KASABIAN, “Velociraptor!” (Columbia, 2011)

Ai tempi dell’esordio avevamo scritto che se anche i Kasabian avessero deluso qui c’era da mandare tutti a vendere i broccoli. Col senno di poi, e con con questo “Velociraptor!” in mano, i nostri nefasti presagi non si sono – per fortuna – avverati, ma nemmeno abbiamo trovato salvatori della patria (inglese).
Certo, oggi la band di Leicester gode di una notorietà enorme che però è più frutto della mancanza di altri sulla scena (leggasi Oasis) e della necessità anglosassone di trovare nuovi fari del british-pop ed eredi della tradizione che fu più che di meriti propri. I Kasabian sono perfettamente consci di tutto ciò, e ci sguazzano (bene). Un esempio su tutti: citano i Beatles in “La Fée Verte” sia musicalmente come costruzione armonica sia in modo agiografico ed espresso perché cantano “Old green fairy, what you’ve done to me / I see Lucy in the sky telling me I’m high” (da notare che online si trovano delle versioni del testo in cui l’inciso “Lucy in the sky” è sostituito da “There’s a nothing in the sky”, per cui dubitiamo dell’errore del compilatore e riteniamo più attendibile che ciò si riferisca ad una versione probabilmente precedente a quella su disco, manifesta volontà di uscire dall’equivoco della citazione tacita per ribadire con forza quali sono i loro “padri” musicali). Cosa ovvia e scontata, citare i Beatles, ma qui assume una valenza simbolica molto forte, quasi volessero dire “da lì veniamo e quella è la strada che seguiamo, ai nostri giorni”.

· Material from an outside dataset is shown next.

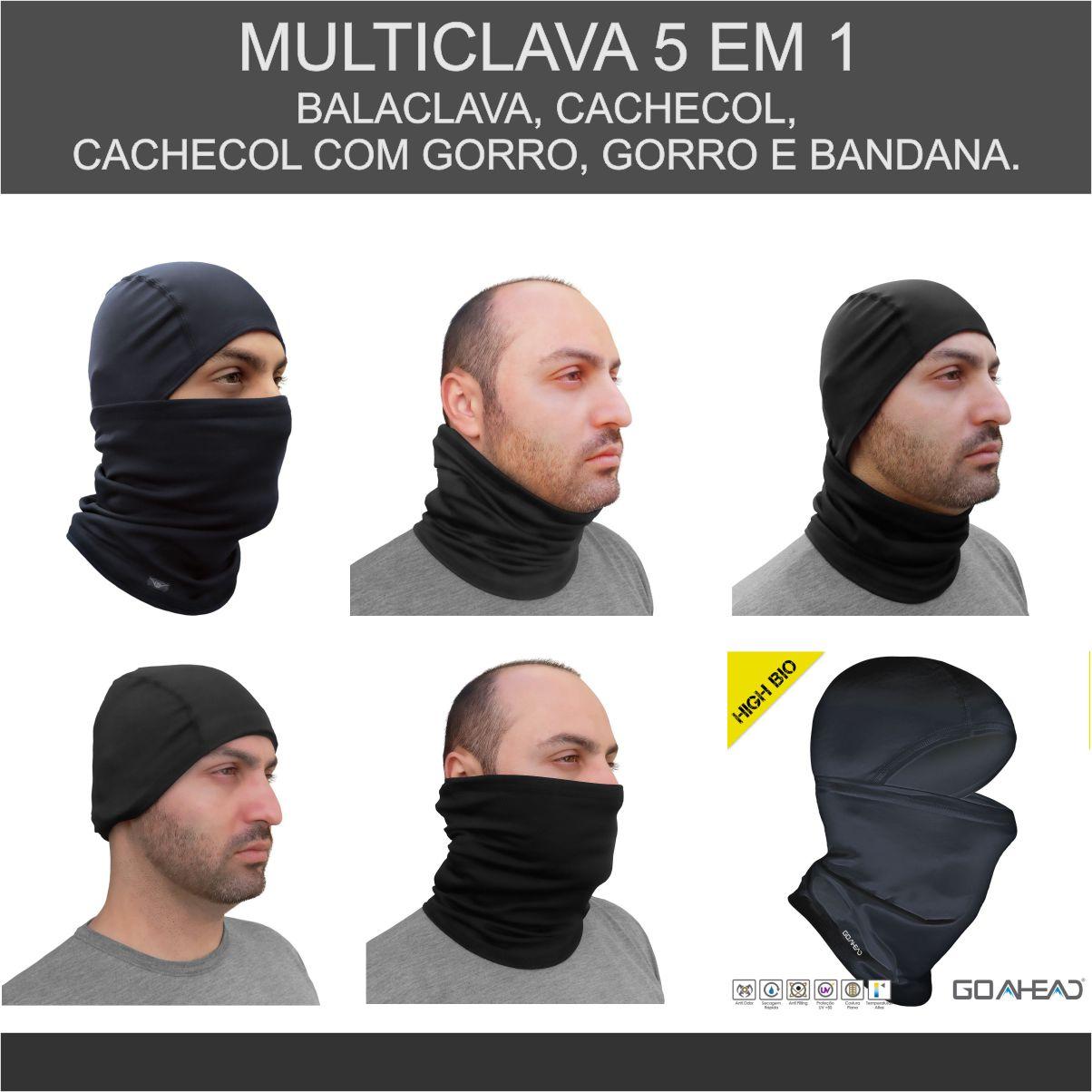 KIT COM MULTICLAVA GO AHEAD BRANCA HIGH BIO VERÃO + BALACLAVA GO AHEAD PRETA ULTRA INVERNO EXTREME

Per cui si amplificano le orchestrazioni con risultati ottimi nell’iniziale “Let’s Roll Like We Used To”, dove invero siamo più dalle parti dei The Last Shadow Puppets, ma la voglia di pop crea brutti scherzi nelle stucchevoli “Goodbye Kiss” e “Man of Simple Pleasures” (quest’ultima brutta copia dei peggiori Duran Duran). Insomma, risultati alterni, con maggiore calo di interesse proprio sul campo in cui i Kasabian si sono spesi con più impegno.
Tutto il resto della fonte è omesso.